Paris, le 3 décembre 1810.

Je ne sais, cher Prosper, quelle impression monsieur votre père et vous aurez reçue de son déplacement si subit et si peu attendu[1], mais j’ai besoin de vous exprimer l’intérêt que je prends à cette nouvelle. Cet intérêt sera partagé par tout Genève. Il s’y joint en moi l’amitié que je vous ai vouée, et mon souvenir de la bienveillance que monsieur votre père m’avait toujours témoignée. Je le regrette aussi pour notre amie, envers laquelle il s’était montré, dans toutes les circonstances, et nommément dans les dernières, si noble et si bon. M. de Montlosier m’assure qu’il doit venir incessamment à Paris, ce qui m’empêche de lui écrire. Mais je vous prie d’être mon interprète à cet égard et de lui porter l’expression du tendre et respectueux attachement que je lui ai voué. Si je suis encore ici à son passage, j’espère le voir et lui en réitérer moi-même les assurances.

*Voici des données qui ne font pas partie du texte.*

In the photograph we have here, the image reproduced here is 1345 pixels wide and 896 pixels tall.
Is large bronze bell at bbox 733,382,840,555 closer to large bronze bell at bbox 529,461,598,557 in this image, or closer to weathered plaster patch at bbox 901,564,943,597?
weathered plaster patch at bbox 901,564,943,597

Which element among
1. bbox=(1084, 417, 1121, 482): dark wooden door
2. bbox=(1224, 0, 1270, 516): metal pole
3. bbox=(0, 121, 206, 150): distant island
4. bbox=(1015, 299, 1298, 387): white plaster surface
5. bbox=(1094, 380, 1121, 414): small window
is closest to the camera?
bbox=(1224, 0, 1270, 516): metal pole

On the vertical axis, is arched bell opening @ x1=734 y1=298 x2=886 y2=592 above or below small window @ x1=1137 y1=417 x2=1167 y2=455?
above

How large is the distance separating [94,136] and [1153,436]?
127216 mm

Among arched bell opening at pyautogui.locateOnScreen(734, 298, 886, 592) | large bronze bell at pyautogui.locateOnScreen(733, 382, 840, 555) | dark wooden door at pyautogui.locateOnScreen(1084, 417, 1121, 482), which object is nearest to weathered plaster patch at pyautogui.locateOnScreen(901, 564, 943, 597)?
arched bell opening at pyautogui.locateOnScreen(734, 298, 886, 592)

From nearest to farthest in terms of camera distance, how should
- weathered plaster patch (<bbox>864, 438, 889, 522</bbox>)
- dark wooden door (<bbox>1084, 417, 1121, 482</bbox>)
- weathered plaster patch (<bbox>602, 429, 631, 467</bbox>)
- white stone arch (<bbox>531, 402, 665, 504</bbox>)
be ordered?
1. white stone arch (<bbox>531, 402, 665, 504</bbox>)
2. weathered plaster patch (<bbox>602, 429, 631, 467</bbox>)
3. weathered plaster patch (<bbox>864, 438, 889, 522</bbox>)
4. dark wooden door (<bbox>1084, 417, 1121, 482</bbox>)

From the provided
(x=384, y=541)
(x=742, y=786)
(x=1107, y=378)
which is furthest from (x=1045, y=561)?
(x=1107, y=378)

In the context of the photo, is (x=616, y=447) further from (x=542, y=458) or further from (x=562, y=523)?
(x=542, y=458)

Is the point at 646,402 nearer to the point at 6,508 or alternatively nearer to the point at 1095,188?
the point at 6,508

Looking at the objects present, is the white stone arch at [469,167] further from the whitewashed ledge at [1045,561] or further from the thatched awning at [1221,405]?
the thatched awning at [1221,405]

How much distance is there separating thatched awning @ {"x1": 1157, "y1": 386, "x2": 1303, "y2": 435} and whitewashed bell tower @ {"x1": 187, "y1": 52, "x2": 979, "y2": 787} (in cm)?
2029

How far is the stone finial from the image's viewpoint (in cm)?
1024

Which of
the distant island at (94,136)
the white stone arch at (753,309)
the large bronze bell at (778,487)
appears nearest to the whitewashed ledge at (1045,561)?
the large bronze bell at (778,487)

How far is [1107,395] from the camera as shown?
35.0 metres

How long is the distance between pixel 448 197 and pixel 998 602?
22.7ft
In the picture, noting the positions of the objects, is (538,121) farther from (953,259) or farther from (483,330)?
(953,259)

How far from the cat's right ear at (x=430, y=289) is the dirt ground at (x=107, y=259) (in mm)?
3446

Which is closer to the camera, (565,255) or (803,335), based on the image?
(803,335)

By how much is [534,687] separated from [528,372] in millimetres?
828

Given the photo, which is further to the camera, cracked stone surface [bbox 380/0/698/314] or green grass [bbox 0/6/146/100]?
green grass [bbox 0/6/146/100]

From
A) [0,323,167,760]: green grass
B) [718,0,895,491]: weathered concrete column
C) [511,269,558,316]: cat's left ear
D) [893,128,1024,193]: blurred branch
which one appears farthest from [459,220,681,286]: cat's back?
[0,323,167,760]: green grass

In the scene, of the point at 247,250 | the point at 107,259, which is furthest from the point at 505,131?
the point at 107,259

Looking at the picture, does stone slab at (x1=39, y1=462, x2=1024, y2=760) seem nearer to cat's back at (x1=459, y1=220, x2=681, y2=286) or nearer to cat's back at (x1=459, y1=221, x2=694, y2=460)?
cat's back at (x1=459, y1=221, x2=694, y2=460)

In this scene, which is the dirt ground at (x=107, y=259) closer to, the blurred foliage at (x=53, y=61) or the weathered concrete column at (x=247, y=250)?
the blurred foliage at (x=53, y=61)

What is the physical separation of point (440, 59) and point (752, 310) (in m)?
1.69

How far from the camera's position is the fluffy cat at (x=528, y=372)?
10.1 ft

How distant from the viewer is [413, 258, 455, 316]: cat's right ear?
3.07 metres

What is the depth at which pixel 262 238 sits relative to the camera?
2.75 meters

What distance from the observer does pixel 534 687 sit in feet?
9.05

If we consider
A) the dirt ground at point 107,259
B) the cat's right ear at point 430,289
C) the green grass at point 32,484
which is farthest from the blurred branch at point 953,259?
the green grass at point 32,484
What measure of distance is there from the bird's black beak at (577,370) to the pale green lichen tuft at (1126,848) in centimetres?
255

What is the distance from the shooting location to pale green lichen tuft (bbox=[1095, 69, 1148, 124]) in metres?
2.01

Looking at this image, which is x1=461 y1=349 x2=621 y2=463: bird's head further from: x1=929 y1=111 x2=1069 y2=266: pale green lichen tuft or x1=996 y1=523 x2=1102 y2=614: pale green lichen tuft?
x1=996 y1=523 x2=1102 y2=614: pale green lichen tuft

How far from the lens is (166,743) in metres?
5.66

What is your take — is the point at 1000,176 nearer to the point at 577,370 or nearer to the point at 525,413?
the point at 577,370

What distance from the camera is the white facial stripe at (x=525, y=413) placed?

Je vous ai écrit deux fois depuis le 25 septembre, date de ma première lettre. Je ne sais à quelle cause attribuer votre long silence. Vous ne m’aviez pas accoutumé à cette rigueur et je m’en plains d’autant plus amèrement.

J’ai reçu, non sans peine, la seconde édition de votre livre.

  1. Le préfet du Léman avait reçu l’ordre de faire poser les scellés sur tous les papiers qui se trouveraient à Coppet, mais il s’était contenté d’une déclaration écrite de Mme de Staël, par laquelle elle s’engageait à ne faire imprimer ni publier, dans aucun pays du Continent, le livre De l’Allemagne. Ce dernier ménagement pour Mme de Staël entraîna tout de suite la révocation de M. de Barante, déjà suspect de par ses relations avec Coppet. Puis, d’autres griefs encore existaient contre lui : « MM. de Bassano et de Montalivet, écrit Prosper de Barante dans ses Souvenirs, me mirent au courant de ces griefs. L’administration de mon père était irréprochable, mais sans influence sur les Genevois ; ils ne devenaient pas Français, Genève restait un canton suisse et conservait les mêmes opinions, la même indépendance d’esprit et de conversation ; les exilés y recevaient un accueil sympathique : L’Empereur s’était, du reste, déjà plaint à mon père d’avoir laissé subsister un article du traité par lequel la République de Genève, en consentant à sa réunion avec la République Française, réservait à la municipalité de cette ville l’instruction publique, les institutions religieuses et de charité. Il lui avait répondu qu’il se croyait obligé de respecter les termes d’un traité consenti par le gouvernement français, et que, de plus, l’abolition de cette clause serait un surcroit de dépense. »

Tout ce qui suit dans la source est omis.